**ABOUT THIS EXERCISE**
Your answer should hold only the lines from the start of the data below through the line with "A: Sequence-level.", copied exactly, with pictures left out.

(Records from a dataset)

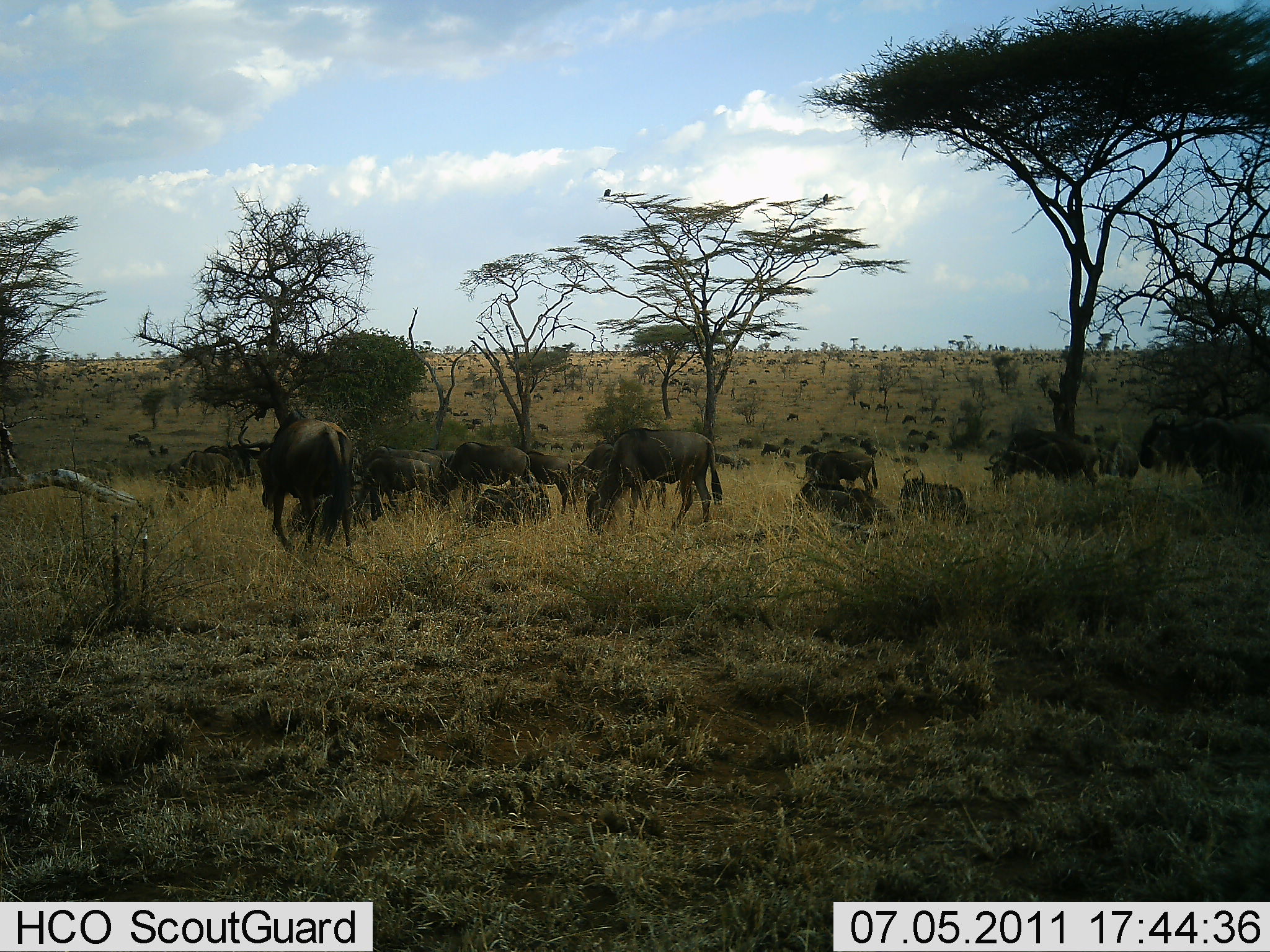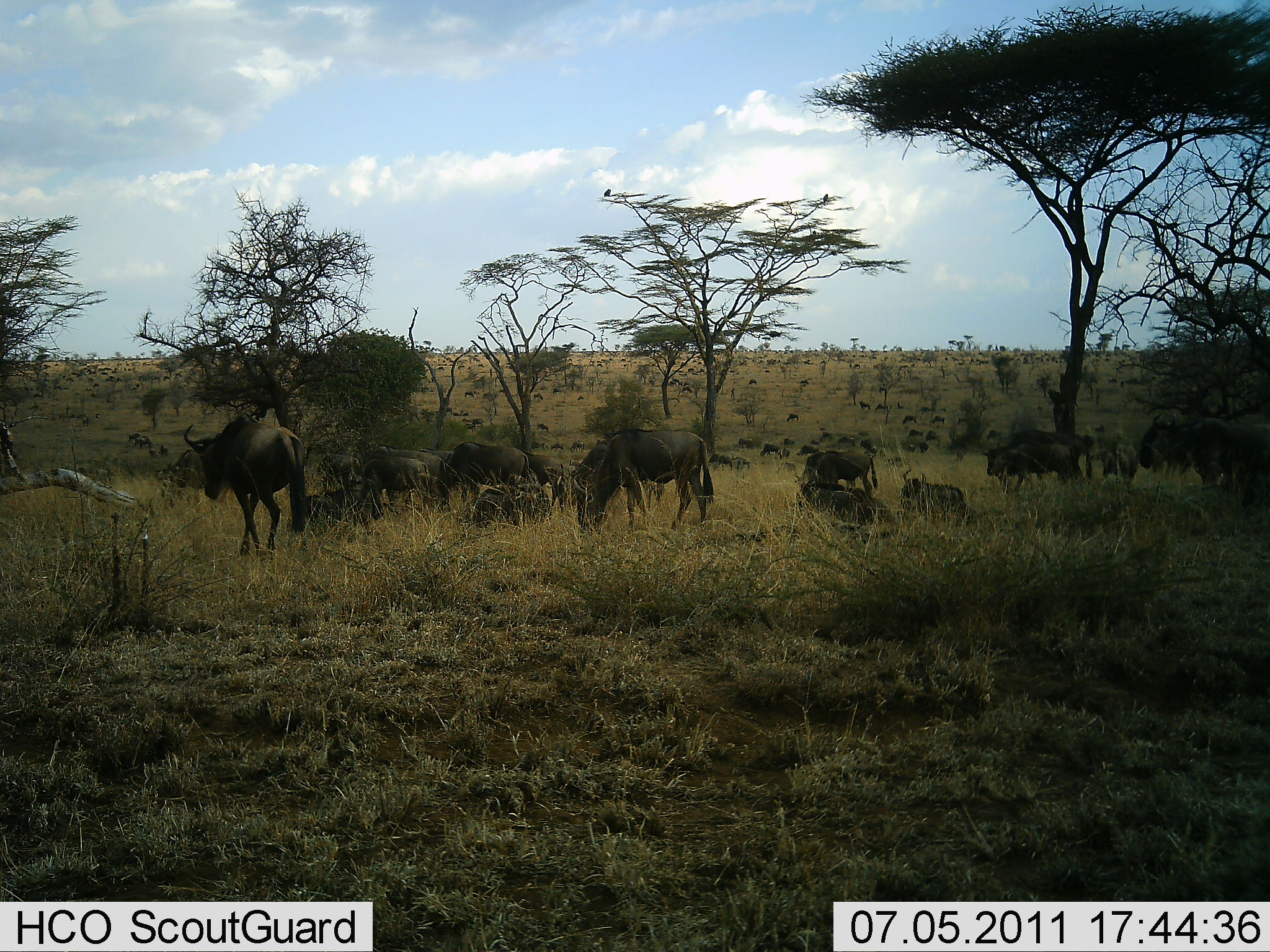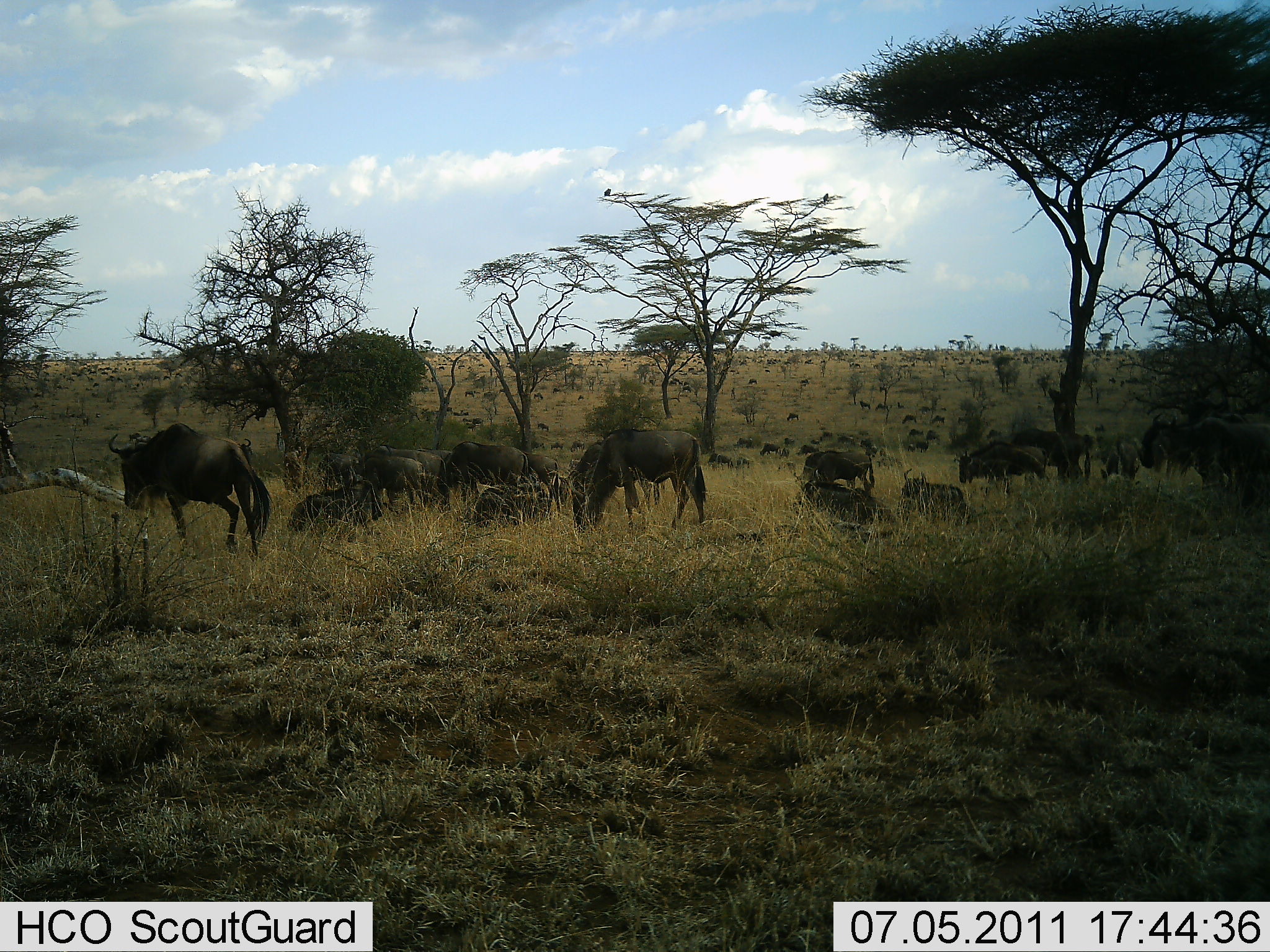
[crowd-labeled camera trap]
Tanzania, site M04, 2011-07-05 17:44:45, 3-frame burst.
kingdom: Animalia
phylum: Chordata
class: Mammalia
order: Artiodactyla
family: Bovidae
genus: Connochaetes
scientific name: Connochaetes taurinus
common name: blue wildebeest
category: wildebeest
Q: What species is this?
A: Wildebeest (blue wildebeest) (Connochaetes taurinus).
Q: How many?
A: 11-50.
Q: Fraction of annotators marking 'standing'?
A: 69%.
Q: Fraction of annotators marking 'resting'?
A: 62%.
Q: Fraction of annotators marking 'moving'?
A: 62%.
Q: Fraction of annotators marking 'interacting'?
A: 15%.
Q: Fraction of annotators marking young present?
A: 8%.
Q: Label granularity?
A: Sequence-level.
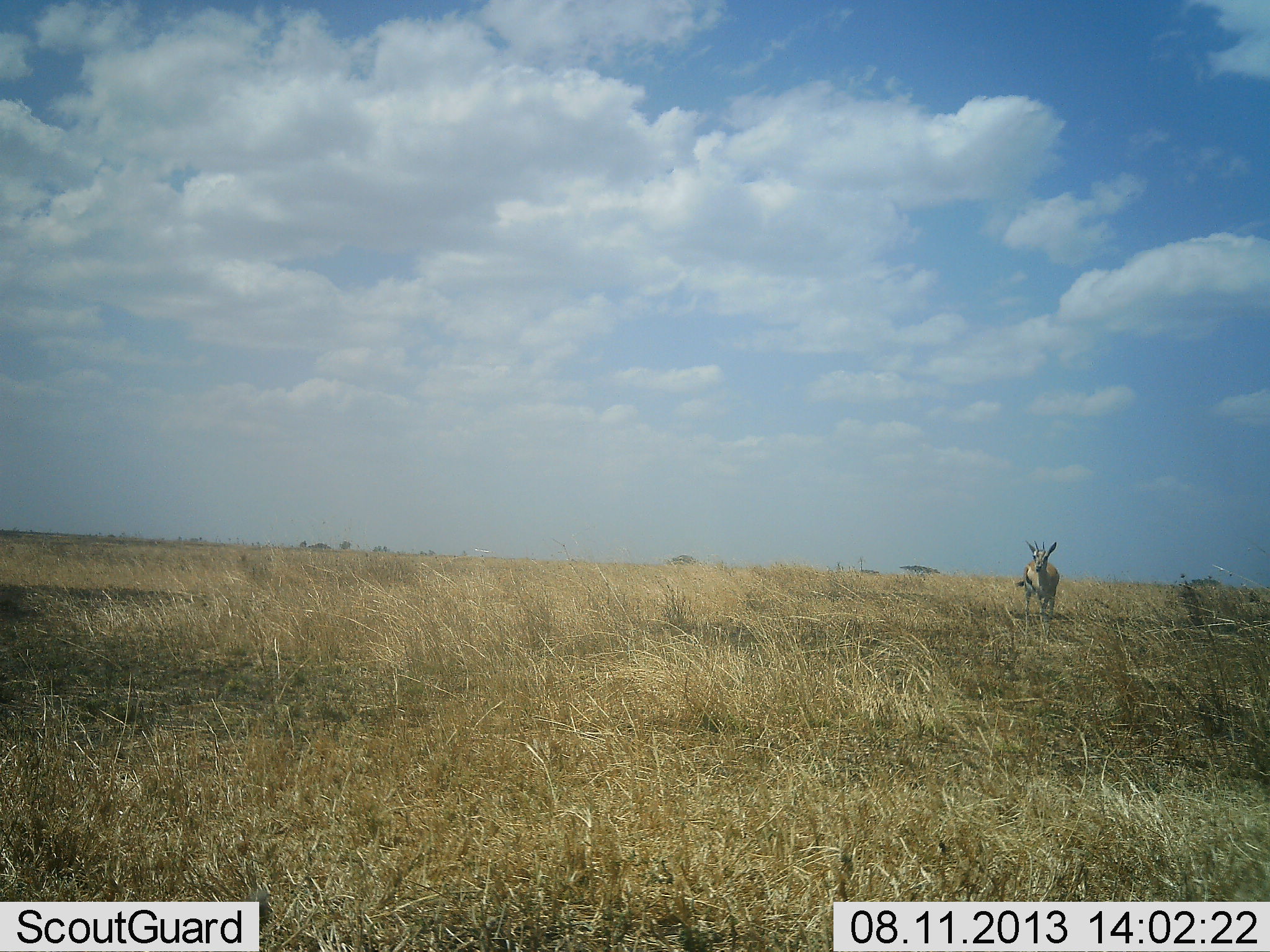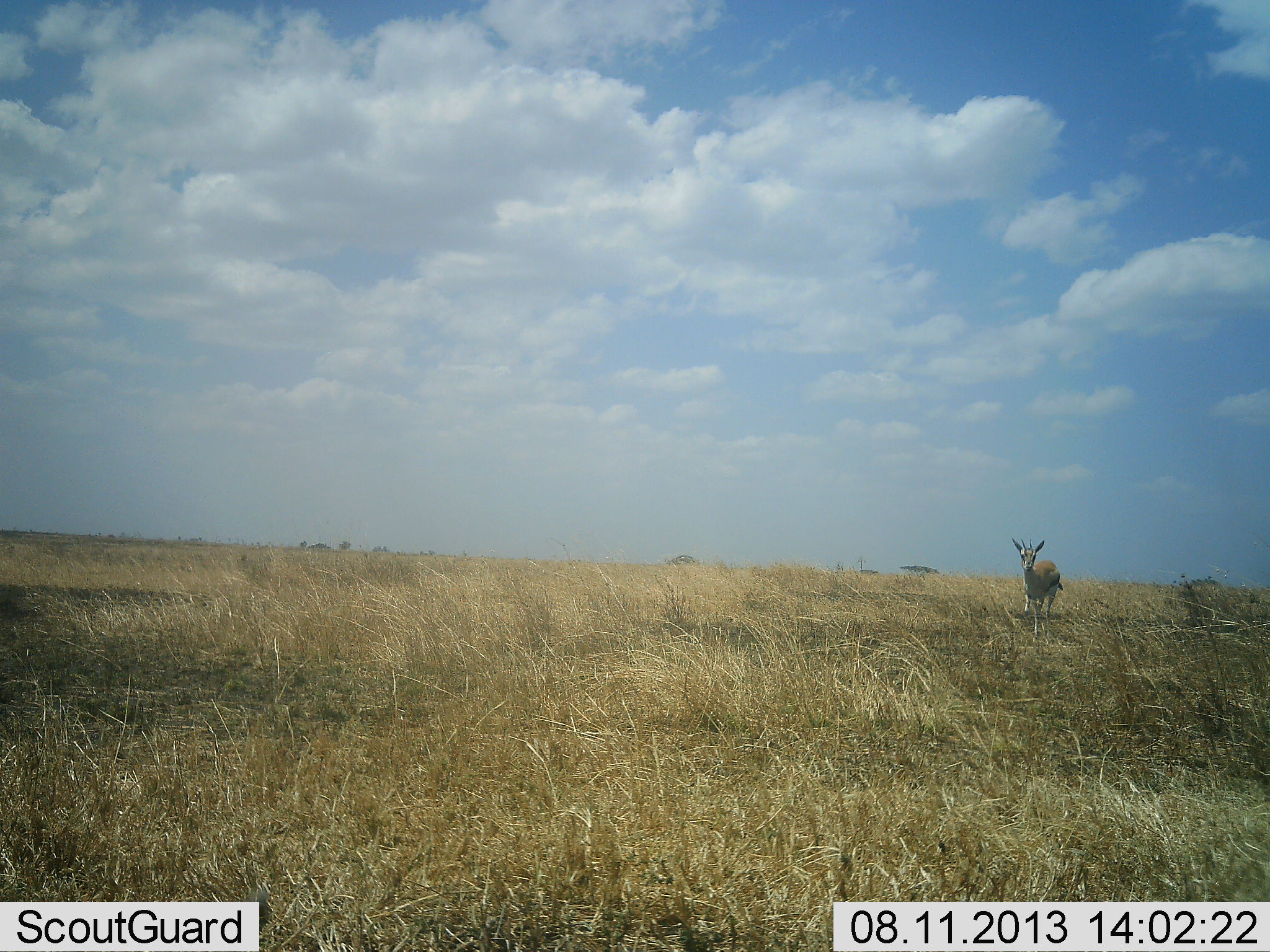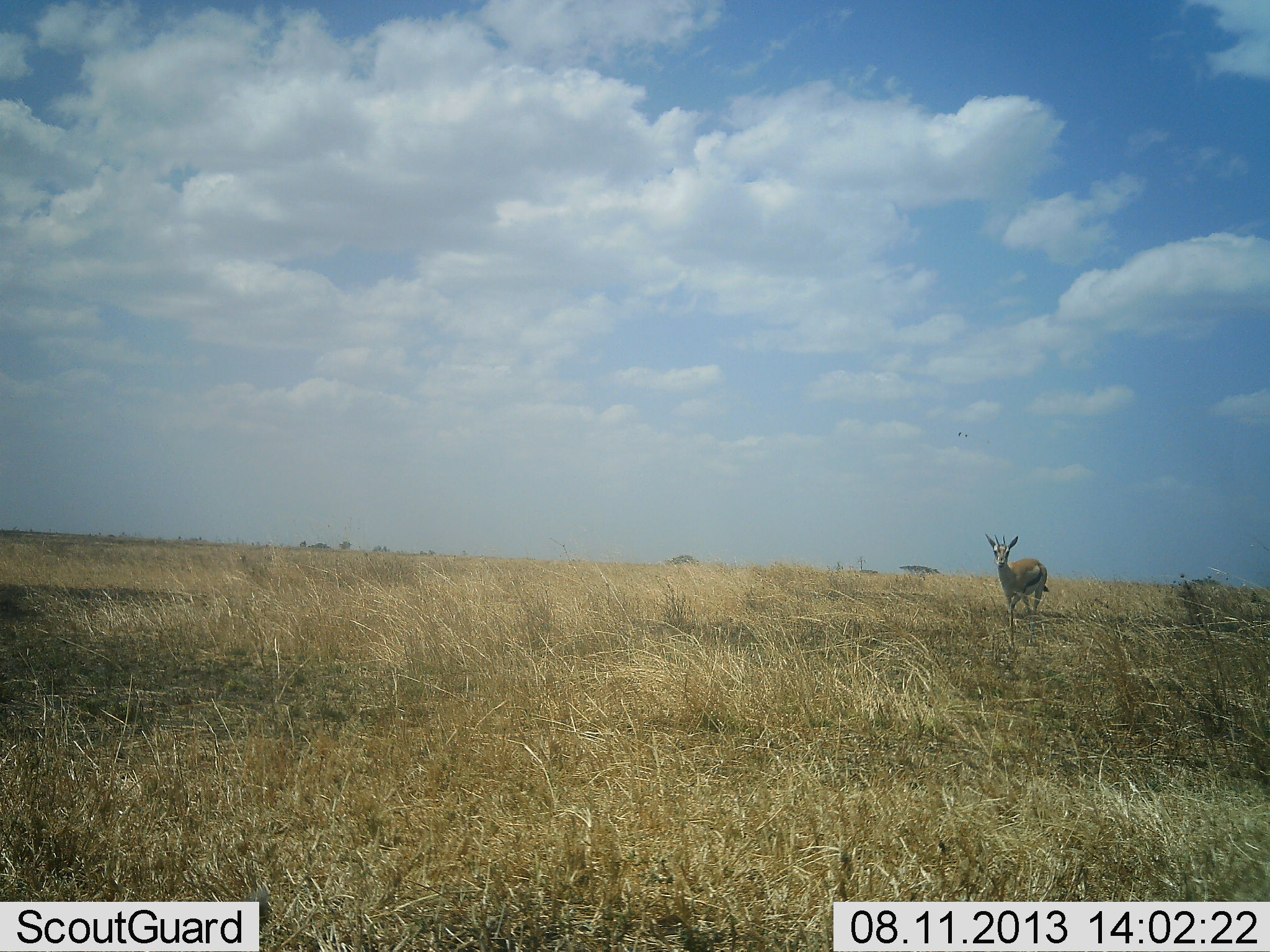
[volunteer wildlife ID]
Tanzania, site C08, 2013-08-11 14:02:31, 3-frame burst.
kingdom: Animalia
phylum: Chordata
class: Mammalia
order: Artiodactyla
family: Bovidae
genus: Eudorcas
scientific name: Eudorcas thomsonii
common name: thomson's gazelle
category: gazellethomsons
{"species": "gazellethomsons (thomson's gazelle) (Eudorcas thomsonii)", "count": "1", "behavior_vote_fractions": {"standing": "10%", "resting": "0%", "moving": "90%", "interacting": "0%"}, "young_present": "0%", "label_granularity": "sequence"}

**RESPONSE AREA**
[crowd-labeled camera trap]
Tanzania, site M04, 2011-07-05 17:44:45, 3-frame burst.
kingdom: Animalia
phylum: Chordata
class: Mammalia
order: Artiodactyla
family: Bovidae
genus: Connochaetes
scientific name: Connochaetes taurinus
common name: blue wildebeest
category: wildebeest
Q: What species is this?
A: Wildebeest (blue wildebeest) (Connochaetes taurinus).
Q: How many?
A: 11-50.
Q: Fraction of annotators marking 'standing'?
A: 69%.
Q: Fraction of annotators marking 'resting'?
A: 62%.
Q: Fraction of annotators marking 'moving'?
A: 62%.
Q: Fraction of annotators marking 'interacting'?
A: 15%.
Q: Fraction of annotators marking young present?
A: 8%.
Q: Label granularity?
A: Sequence-level.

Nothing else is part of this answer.